## [Excerpts from a spatial dataset]
....
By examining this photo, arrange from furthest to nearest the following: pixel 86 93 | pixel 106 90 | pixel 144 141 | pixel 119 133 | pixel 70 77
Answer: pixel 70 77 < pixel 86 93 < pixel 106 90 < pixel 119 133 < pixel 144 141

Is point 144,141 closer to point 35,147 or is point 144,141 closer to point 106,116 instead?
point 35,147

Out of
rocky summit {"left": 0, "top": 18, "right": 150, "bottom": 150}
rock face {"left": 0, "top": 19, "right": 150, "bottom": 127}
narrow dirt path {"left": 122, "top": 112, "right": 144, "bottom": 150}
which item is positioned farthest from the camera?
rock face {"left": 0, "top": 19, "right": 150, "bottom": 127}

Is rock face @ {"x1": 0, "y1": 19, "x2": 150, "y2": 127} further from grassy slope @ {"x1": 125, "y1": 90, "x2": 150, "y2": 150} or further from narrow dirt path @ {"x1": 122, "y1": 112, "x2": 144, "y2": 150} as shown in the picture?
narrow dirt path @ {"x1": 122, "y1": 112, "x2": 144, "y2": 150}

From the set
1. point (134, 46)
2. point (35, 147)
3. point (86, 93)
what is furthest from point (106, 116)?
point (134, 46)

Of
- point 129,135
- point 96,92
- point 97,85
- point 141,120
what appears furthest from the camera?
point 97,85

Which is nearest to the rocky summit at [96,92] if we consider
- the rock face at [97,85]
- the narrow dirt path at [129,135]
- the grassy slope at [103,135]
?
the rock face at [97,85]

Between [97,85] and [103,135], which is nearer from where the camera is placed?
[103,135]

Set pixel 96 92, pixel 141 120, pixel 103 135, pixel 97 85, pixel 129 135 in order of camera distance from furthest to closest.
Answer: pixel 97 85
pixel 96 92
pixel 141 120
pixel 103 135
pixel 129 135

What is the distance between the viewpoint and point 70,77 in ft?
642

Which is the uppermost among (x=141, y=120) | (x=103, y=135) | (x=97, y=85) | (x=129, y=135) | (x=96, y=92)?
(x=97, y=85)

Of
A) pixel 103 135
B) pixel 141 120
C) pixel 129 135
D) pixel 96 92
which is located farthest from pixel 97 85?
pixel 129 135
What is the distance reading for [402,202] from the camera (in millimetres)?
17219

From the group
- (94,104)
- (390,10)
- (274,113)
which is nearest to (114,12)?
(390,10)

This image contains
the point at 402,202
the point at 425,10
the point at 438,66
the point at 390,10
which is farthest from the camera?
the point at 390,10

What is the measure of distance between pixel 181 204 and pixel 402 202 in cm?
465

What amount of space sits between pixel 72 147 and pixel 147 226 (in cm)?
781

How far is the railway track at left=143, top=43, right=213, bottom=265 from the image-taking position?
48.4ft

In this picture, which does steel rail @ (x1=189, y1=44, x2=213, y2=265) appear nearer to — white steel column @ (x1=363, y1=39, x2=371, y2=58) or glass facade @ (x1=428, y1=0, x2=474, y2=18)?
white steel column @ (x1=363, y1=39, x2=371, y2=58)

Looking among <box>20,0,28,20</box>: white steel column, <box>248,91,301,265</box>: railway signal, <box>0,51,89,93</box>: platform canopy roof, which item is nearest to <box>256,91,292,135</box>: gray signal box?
....
Output the part of the rows that opens with the line containing "What is the measure" and runs through the final line as a Markdown table with the columns Row and Line, numbering each line and skipping blank lines.

## [Result for this task]
| Row | Line |
|---|---|
| 1 | What is the measure of distance between pixel 181 204 and pixel 402 202 in cm? |
| 2 | 465 |
| 3 | What amount of space sits between pixel 72 147 and pixel 147 226 (in cm)? |
| 4 | 781 |
| 5 | How far is the railway track at left=143, top=43, right=213, bottom=265 from the image-taking position? |
| 6 | 48.4ft |
| 7 | In this picture, which does steel rail @ (x1=189, y1=44, x2=213, y2=265) appear nearer to — white steel column @ (x1=363, y1=39, x2=371, y2=58) or glass facade @ (x1=428, y1=0, x2=474, y2=18)? |
| 8 | white steel column @ (x1=363, y1=39, x2=371, y2=58) |
| 9 | Looking among <box>20,0,28,20</box>: white steel column, <box>248,91,301,265</box>: railway signal, <box>0,51,89,93</box>: platform canopy roof, which item is nearest to <box>256,91,292,135</box>: gray signal box? |